Ce chiffre vraisemblablement comprend tous les autres cadavres qu’on jeta dans ce ravin le lendemain du combat.

Notons en passant que c’était cette brigade Dubois, si funestement éprouvée, qui, une heure auparavant, chargeant à part, avait enlevé le drapeau du bataillon de Lunebourg.

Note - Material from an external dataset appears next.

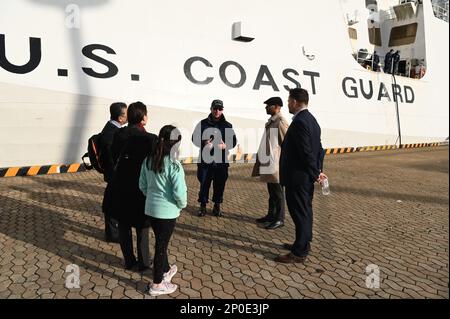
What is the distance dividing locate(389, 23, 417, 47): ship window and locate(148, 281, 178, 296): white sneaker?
18.5 meters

Napoléon, avant d’ordonner cette charge des cuirassiers de Milhaud, avait scruté le terrain, mais n’avait pu voir ce chemin creux qui ne faisait pas même une ride à la surface du plateau. Averti pourtant et mis en éveil par la petite chapelle blanche qui en marque l’angle sur la chaussée de Nivelles, il avait fait, probablement sur l’éventualité d’un obstacle, une question au guide Lacoste. Le guide avait répondu non. On pourrait presque dire que de ce signe de tête d’un paysan est sortie la catastrophe de Napoléon.

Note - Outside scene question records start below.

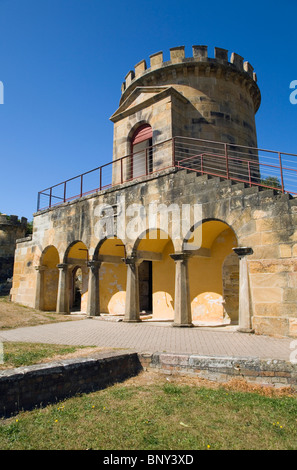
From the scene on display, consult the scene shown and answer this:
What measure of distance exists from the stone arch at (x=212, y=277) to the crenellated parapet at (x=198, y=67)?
24.8 feet

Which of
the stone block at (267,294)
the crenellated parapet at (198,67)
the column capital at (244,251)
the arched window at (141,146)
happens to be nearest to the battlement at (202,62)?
the crenellated parapet at (198,67)

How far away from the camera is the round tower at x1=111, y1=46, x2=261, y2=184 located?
47.2 ft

D’autres fatalités encore devaient surgir.

Était-il possible que Napoléon gagnât cette bataille ? Nous répondons non. Pourquoi ? À cause de Wellington ? à cause de Blücher ? Non. À cause de Dieu.

Bonaparte vainqueur à Waterloo, ceci n’était plus dans la loi du dix-neuvième siècle. Une autre série de faits se préparait, où Napoléon n’avait plus de place. La mauvaise volonté des événements s’était annoncée de longue date.

Il était temps que cet homme vaste tombât.

L’excessive pesanteur de cet homme dans la destinée humaine troublait l’équilibre. Cet individu comptait à lui seul plus que le groupe universel. Ces pléthores de toute la vitalité humaine concentrée dans une seule tête, le monde montant au cerveau d’un homme, cela serait mortel à la civilisation si cela durait. Le moment était venu pour l’incorruptible équité suprême d’aviser. Probablement les principes et les éléments, d’où dépendent les gravitations régulières dans l’ordre moral comme dans l’ordre matériel, se plaignaient. Le sang qui fume, le trop-plein des cimetières, les mères en larmes, ce sont des plaidoyers redoutables. Il y a, quand la terre souffre d’une surcharge, de mystérieux gémissements de l’ombre, que l’abîme entend.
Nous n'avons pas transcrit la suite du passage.